A Frente Jurídica em Defesa das Fundações apresentou, nesta quinta-feira, 21/09, a sua contraproposta de negociação ao governo estadual no caso da extinção das fundações gaúchas, em reunião no Tribunal Regional do Trabalho da 4ª Região (TRT4), em Porto Alegre.
Como não houve consenso sobre a situação, o desembargador João Pedro Silvestrin, do TRT4, sugeriu que o governo analisasse bem a situação e desse um retorno no dia 3 de outubro. Nova reunião ficou agendada para esta data.
A proposta da Frente é, basicamente, uma Programa de Demissão Voluntária (PDV) para todos aqueles que desejarem ser desligados. Esse foi o principal item que o governo contestou, ressaltando que não abre mão de demitir aqueles que considera não-estáveis, que, na conta do Estado, são 611 servidores.
Para a Frente Jurídica, se o objetivo é reduzir custos, é possível construir um plano com menos trauma para todos, que poderia ser até mais vantajoso financeiramente para a gestão.
Mas a representante da Procuradoria Geral do Estado (PGE), procuradora Andreia Über Espiñosa Drzewinsk, deixou claro que o interesse do governo é concluir, o mais breve possível, o processo de negociação coletiva e, assim, finalizar as extinções, aprovadas em 2016 pela Assembleia Legislativa. Para o governo, os trabalhadores sem estabilidade deverão ser desligados.
O desembargador Silvestrin interviu dizendo que, com o PDV, surgiu uma possibilidade de, ao invés de desligar 611 não-estáveis, ter alguns estáveis na folha, mas ficar com alguns não-estáveis, de repente tendo a mesma economia. “O Estado tem que raciocinar um pouco em cima disso”, comentou.
As mediações foram conduzidas por Silvestrin, vice-presidente do TRT-RS, e contaram com a participação do procurador Paulo Eduardo Pinto de Queiroz, representando o Ministério Público do Trabalho (MPT).
A Fundação para o Desenvolvimento de Recursos Humanos (FDRH), a Fundação Zoobotânica, a Fundação de Economia e Estatística (FEE), a Fundação de Ciência e Tecnologia (Cientec), a Fundação Estadual de Planejamento Metropolitano e Regional (Metroplan), a Fundação Piratini, além da Corag, estão previstas para serem extintas conforme a Lei Estadual 14.982/2017.
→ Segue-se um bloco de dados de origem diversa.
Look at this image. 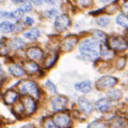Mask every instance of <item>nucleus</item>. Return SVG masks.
<instances>
[{"label":"nucleus","instance_id":"nucleus-1","mask_svg":"<svg viewBox=\"0 0 128 128\" xmlns=\"http://www.w3.org/2000/svg\"><path fill=\"white\" fill-rule=\"evenodd\" d=\"M79 50L85 58L89 60H96L100 55V44L91 38H85L79 44Z\"/></svg>","mask_w":128,"mask_h":128},{"label":"nucleus","instance_id":"nucleus-2","mask_svg":"<svg viewBox=\"0 0 128 128\" xmlns=\"http://www.w3.org/2000/svg\"><path fill=\"white\" fill-rule=\"evenodd\" d=\"M108 46L115 51H124L128 48V42L123 36H110L108 40Z\"/></svg>","mask_w":128,"mask_h":128},{"label":"nucleus","instance_id":"nucleus-3","mask_svg":"<svg viewBox=\"0 0 128 128\" xmlns=\"http://www.w3.org/2000/svg\"><path fill=\"white\" fill-rule=\"evenodd\" d=\"M19 89H20L21 93L28 94L30 96H32L34 98H38V96H40L38 89L36 85L34 82H32V81H25V82H23L19 86Z\"/></svg>","mask_w":128,"mask_h":128},{"label":"nucleus","instance_id":"nucleus-4","mask_svg":"<svg viewBox=\"0 0 128 128\" xmlns=\"http://www.w3.org/2000/svg\"><path fill=\"white\" fill-rule=\"evenodd\" d=\"M52 120L54 121L55 125L58 128H68L71 124V119L68 113L65 112H58L53 115Z\"/></svg>","mask_w":128,"mask_h":128},{"label":"nucleus","instance_id":"nucleus-5","mask_svg":"<svg viewBox=\"0 0 128 128\" xmlns=\"http://www.w3.org/2000/svg\"><path fill=\"white\" fill-rule=\"evenodd\" d=\"M117 83V79L112 76H104L96 82V88L98 90H106L113 87Z\"/></svg>","mask_w":128,"mask_h":128},{"label":"nucleus","instance_id":"nucleus-6","mask_svg":"<svg viewBox=\"0 0 128 128\" xmlns=\"http://www.w3.org/2000/svg\"><path fill=\"white\" fill-rule=\"evenodd\" d=\"M110 128H128V119L122 115H115L108 121Z\"/></svg>","mask_w":128,"mask_h":128},{"label":"nucleus","instance_id":"nucleus-7","mask_svg":"<svg viewBox=\"0 0 128 128\" xmlns=\"http://www.w3.org/2000/svg\"><path fill=\"white\" fill-rule=\"evenodd\" d=\"M21 102L23 104L24 110H25V113L27 115H31L32 113H34V112L36 108V104L34 102V100L31 98V96H24L21 100Z\"/></svg>","mask_w":128,"mask_h":128},{"label":"nucleus","instance_id":"nucleus-8","mask_svg":"<svg viewBox=\"0 0 128 128\" xmlns=\"http://www.w3.org/2000/svg\"><path fill=\"white\" fill-rule=\"evenodd\" d=\"M70 24H71V21H70L69 17L67 15H61V16H58L56 18L54 26L58 32H63L70 26Z\"/></svg>","mask_w":128,"mask_h":128},{"label":"nucleus","instance_id":"nucleus-9","mask_svg":"<svg viewBox=\"0 0 128 128\" xmlns=\"http://www.w3.org/2000/svg\"><path fill=\"white\" fill-rule=\"evenodd\" d=\"M68 100L63 96H57L56 98H54L51 102V108L55 112H60L63 110L64 108H66Z\"/></svg>","mask_w":128,"mask_h":128},{"label":"nucleus","instance_id":"nucleus-10","mask_svg":"<svg viewBox=\"0 0 128 128\" xmlns=\"http://www.w3.org/2000/svg\"><path fill=\"white\" fill-rule=\"evenodd\" d=\"M77 104H78V106H79L81 112L86 113V114L91 113L92 110H93V106H92L91 102L88 100L86 98H80L78 100Z\"/></svg>","mask_w":128,"mask_h":128},{"label":"nucleus","instance_id":"nucleus-11","mask_svg":"<svg viewBox=\"0 0 128 128\" xmlns=\"http://www.w3.org/2000/svg\"><path fill=\"white\" fill-rule=\"evenodd\" d=\"M77 42H78V38L76 36H68L63 40V42L61 44V49L63 51H70L74 48V46L77 44Z\"/></svg>","mask_w":128,"mask_h":128},{"label":"nucleus","instance_id":"nucleus-12","mask_svg":"<svg viewBox=\"0 0 128 128\" xmlns=\"http://www.w3.org/2000/svg\"><path fill=\"white\" fill-rule=\"evenodd\" d=\"M42 51L38 48H30L27 50V56L31 60H40L42 58Z\"/></svg>","mask_w":128,"mask_h":128},{"label":"nucleus","instance_id":"nucleus-13","mask_svg":"<svg viewBox=\"0 0 128 128\" xmlns=\"http://www.w3.org/2000/svg\"><path fill=\"white\" fill-rule=\"evenodd\" d=\"M110 108V102L108 98H100L96 102V108L100 112H108Z\"/></svg>","mask_w":128,"mask_h":128},{"label":"nucleus","instance_id":"nucleus-14","mask_svg":"<svg viewBox=\"0 0 128 128\" xmlns=\"http://www.w3.org/2000/svg\"><path fill=\"white\" fill-rule=\"evenodd\" d=\"M75 89L77 91H79L81 93L87 94L92 90V84L90 81H83V82H79L77 84H75Z\"/></svg>","mask_w":128,"mask_h":128},{"label":"nucleus","instance_id":"nucleus-15","mask_svg":"<svg viewBox=\"0 0 128 128\" xmlns=\"http://www.w3.org/2000/svg\"><path fill=\"white\" fill-rule=\"evenodd\" d=\"M18 93H16L15 91H7L5 94H4V96H3V100H4V102L7 104H12L16 102L18 100Z\"/></svg>","mask_w":128,"mask_h":128},{"label":"nucleus","instance_id":"nucleus-16","mask_svg":"<svg viewBox=\"0 0 128 128\" xmlns=\"http://www.w3.org/2000/svg\"><path fill=\"white\" fill-rule=\"evenodd\" d=\"M24 71L28 74H34L38 71V65L34 61H26L24 63Z\"/></svg>","mask_w":128,"mask_h":128},{"label":"nucleus","instance_id":"nucleus-17","mask_svg":"<svg viewBox=\"0 0 128 128\" xmlns=\"http://www.w3.org/2000/svg\"><path fill=\"white\" fill-rule=\"evenodd\" d=\"M8 69H9L10 73H11L13 76H15V77H21V76H23V75L25 74L24 69H23L20 65H18V64H11V65L8 67Z\"/></svg>","mask_w":128,"mask_h":128},{"label":"nucleus","instance_id":"nucleus-18","mask_svg":"<svg viewBox=\"0 0 128 128\" xmlns=\"http://www.w3.org/2000/svg\"><path fill=\"white\" fill-rule=\"evenodd\" d=\"M93 38H94V42H96L98 44L100 42V44H104L106 40V34L102 32V31H98V30L93 32Z\"/></svg>","mask_w":128,"mask_h":128},{"label":"nucleus","instance_id":"nucleus-19","mask_svg":"<svg viewBox=\"0 0 128 128\" xmlns=\"http://www.w3.org/2000/svg\"><path fill=\"white\" fill-rule=\"evenodd\" d=\"M57 57H58V55H57L56 52L48 54V56H46V60H44V67L46 68H50L51 66H53L54 63L56 62Z\"/></svg>","mask_w":128,"mask_h":128},{"label":"nucleus","instance_id":"nucleus-20","mask_svg":"<svg viewBox=\"0 0 128 128\" xmlns=\"http://www.w3.org/2000/svg\"><path fill=\"white\" fill-rule=\"evenodd\" d=\"M24 36L29 40H34L40 36V31L38 29H30L24 32Z\"/></svg>","mask_w":128,"mask_h":128},{"label":"nucleus","instance_id":"nucleus-21","mask_svg":"<svg viewBox=\"0 0 128 128\" xmlns=\"http://www.w3.org/2000/svg\"><path fill=\"white\" fill-rule=\"evenodd\" d=\"M14 28H15V26L12 25L11 23L7 22V21H4V22H2V23L0 24V31L2 32H5V34L15 31Z\"/></svg>","mask_w":128,"mask_h":128},{"label":"nucleus","instance_id":"nucleus-22","mask_svg":"<svg viewBox=\"0 0 128 128\" xmlns=\"http://www.w3.org/2000/svg\"><path fill=\"white\" fill-rule=\"evenodd\" d=\"M100 55L104 58H108V57H112V51L108 49L106 44H100Z\"/></svg>","mask_w":128,"mask_h":128},{"label":"nucleus","instance_id":"nucleus-23","mask_svg":"<svg viewBox=\"0 0 128 128\" xmlns=\"http://www.w3.org/2000/svg\"><path fill=\"white\" fill-rule=\"evenodd\" d=\"M9 46H10V48H13V49H19V48H21L24 46V42L20 38H12L10 40Z\"/></svg>","mask_w":128,"mask_h":128},{"label":"nucleus","instance_id":"nucleus-24","mask_svg":"<svg viewBox=\"0 0 128 128\" xmlns=\"http://www.w3.org/2000/svg\"><path fill=\"white\" fill-rule=\"evenodd\" d=\"M116 23L119 26H121V27H123L125 29H128V16H125L124 14L118 15L117 18H116Z\"/></svg>","mask_w":128,"mask_h":128},{"label":"nucleus","instance_id":"nucleus-25","mask_svg":"<svg viewBox=\"0 0 128 128\" xmlns=\"http://www.w3.org/2000/svg\"><path fill=\"white\" fill-rule=\"evenodd\" d=\"M108 96L112 100H119L121 98L122 95H121V92L118 91V90H110L108 93Z\"/></svg>","mask_w":128,"mask_h":128},{"label":"nucleus","instance_id":"nucleus-26","mask_svg":"<svg viewBox=\"0 0 128 128\" xmlns=\"http://www.w3.org/2000/svg\"><path fill=\"white\" fill-rule=\"evenodd\" d=\"M25 112V110H24V106H23V104L21 102H19L18 104H15V106L13 108V112L17 114V115H19V114H21V113H23V112Z\"/></svg>","mask_w":128,"mask_h":128},{"label":"nucleus","instance_id":"nucleus-27","mask_svg":"<svg viewBox=\"0 0 128 128\" xmlns=\"http://www.w3.org/2000/svg\"><path fill=\"white\" fill-rule=\"evenodd\" d=\"M44 128H58L55 125V123H54V121L52 120L51 117H48L46 119H44Z\"/></svg>","mask_w":128,"mask_h":128},{"label":"nucleus","instance_id":"nucleus-28","mask_svg":"<svg viewBox=\"0 0 128 128\" xmlns=\"http://www.w3.org/2000/svg\"><path fill=\"white\" fill-rule=\"evenodd\" d=\"M96 23L102 27H106L110 24V19L108 17H98V20H96Z\"/></svg>","mask_w":128,"mask_h":128},{"label":"nucleus","instance_id":"nucleus-29","mask_svg":"<svg viewBox=\"0 0 128 128\" xmlns=\"http://www.w3.org/2000/svg\"><path fill=\"white\" fill-rule=\"evenodd\" d=\"M44 16L46 18H54V17L58 16V12L55 9H50V10H46L44 12Z\"/></svg>","mask_w":128,"mask_h":128},{"label":"nucleus","instance_id":"nucleus-30","mask_svg":"<svg viewBox=\"0 0 128 128\" xmlns=\"http://www.w3.org/2000/svg\"><path fill=\"white\" fill-rule=\"evenodd\" d=\"M24 15V13L20 10V9H17L15 11H13V12H11V18H13V19H16V20H19V19H21L22 17Z\"/></svg>","mask_w":128,"mask_h":128},{"label":"nucleus","instance_id":"nucleus-31","mask_svg":"<svg viewBox=\"0 0 128 128\" xmlns=\"http://www.w3.org/2000/svg\"><path fill=\"white\" fill-rule=\"evenodd\" d=\"M19 9H20L23 13H25V12H30V11L32 10V5H31L30 3H25V4H23Z\"/></svg>","mask_w":128,"mask_h":128},{"label":"nucleus","instance_id":"nucleus-32","mask_svg":"<svg viewBox=\"0 0 128 128\" xmlns=\"http://www.w3.org/2000/svg\"><path fill=\"white\" fill-rule=\"evenodd\" d=\"M88 128H106V126H104V123H102V122H100V121H93V122L88 126Z\"/></svg>","mask_w":128,"mask_h":128},{"label":"nucleus","instance_id":"nucleus-33","mask_svg":"<svg viewBox=\"0 0 128 128\" xmlns=\"http://www.w3.org/2000/svg\"><path fill=\"white\" fill-rule=\"evenodd\" d=\"M46 86L48 89L50 90V92H52V93H56V88H55V86H54V85H53V84H52L49 80L46 81Z\"/></svg>","mask_w":128,"mask_h":128},{"label":"nucleus","instance_id":"nucleus-34","mask_svg":"<svg viewBox=\"0 0 128 128\" xmlns=\"http://www.w3.org/2000/svg\"><path fill=\"white\" fill-rule=\"evenodd\" d=\"M125 63H126V60H125V58H120V59H118L117 60V67L119 68V69H121V68H123L124 66H125Z\"/></svg>","mask_w":128,"mask_h":128},{"label":"nucleus","instance_id":"nucleus-35","mask_svg":"<svg viewBox=\"0 0 128 128\" xmlns=\"http://www.w3.org/2000/svg\"><path fill=\"white\" fill-rule=\"evenodd\" d=\"M1 18H11V12H3V11H0V19Z\"/></svg>","mask_w":128,"mask_h":128},{"label":"nucleus","instance_id":"nucleus-36","mask_svg":"<svg viewBox=\"0 0 128 128\" xmlns=\"http://www.w3.org/2000/svg\"><path fill=\"white\" fill-rule=\"evenodd\" d=\"M122 11L124 12V15L125 16H128V2H125L122 5Z\"/></svg>","mask_w":128,"mask_h":128},{"label":"nucleus","instance_id":"nucleus-37","mask_svg":"<svg viewBox=\"0 0 128 128\" xmlns=\"http://www.w3.org/2000/svg\"><path fill=\"white\" fill-rule=\"evenodd\" d=\"M25 23H26V25L31 26V25L34 24V20H32L31 17H27V18L25 19Z\"/></svg>","mask_w":128,"mask_h":128},{"label":"nucleus","instance_id":"nucleus-38","mask_svg":"<svg viewBox=\"0 0 128 128\" xmlns=\"http://www.w3.org/2000/svg\"><path fill=\"white\" fill-rule=\"evenodd\" d=\"M23 128H36V126L32 125V124H27V125H25Z\"/></svg>","mask_w":128,"mask_h":128},{"label":"nucleus","instance_id":"nucleus-39","mask_svg":"<svg viewBox=\"0 0 128 128\" xmlns=\"http://www.w3.org/2000/svg\"><path fill=\"white\" fill-rule=\"evenodd\" d=\"M3 77V70H2V67L0 66V79Z\"/></svg>","mask_w":128,"mask_h":128},{"label":"nucleus","instance_id":"nucleus-40","mask_svg":"<svg viewBox=\"0 0 128 128\" xmlns=\"http://www.w3.org/2000/svg\"><path fill=\"white\" fill-rule=\"evenodd\" d=\"M32 2H34V3H36L38 5H40V4H42V1H32Z\"/></svg>","mask_w":128,"mask_h":128}]
</instances>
Entre dezembro de 2016 e janeiro de 2017, decisões da Justiça do Trabalho gaúcha suspenderam as demissões em massa nessas instituições até que sejam concluídas as negociações com os sindicatos que representam as categorias.
O governo já ofereceu duas possibilidades: indenização com base na média salarial dos funcionários a serem desligados ou com base no valor recebido individualmente por cada funcionário, conforme folha de julho de 2017.
Corag
Logo após a reunião sobre as fundações, foi a vez da Companhia Rio Grandense de Artes Gráficas (Corag) debater a sua extinção. A Frente Jurídica é a mesma e trabalha da mesma forma para garantir o funcionamento da empresa. Na ocasião, ficou evidente que a situação da Corag é mais complexa e exige maior estudo, conforme o próprio desembargador comentou, sugerindo que uma nova reunião ocorra no mesmo dia (3/10), após a mediação das fundações.
Como a Corag repassa lucro aos cofres públicos todos os anos, há um obstáculo que impede a sua extinção. Sendo uma empresa Sociedade Anônima (SA), a lei impede a extinção de empresa SA lucrativa. Houve então um impasse na mesa, com o governo afirmando que só estava negociando as demissões a pedido dos sindicatos e a Frente Jurídica rebateu dizendo que “Não queremos que haja demissões sem negociação prévia. O que é diferente.”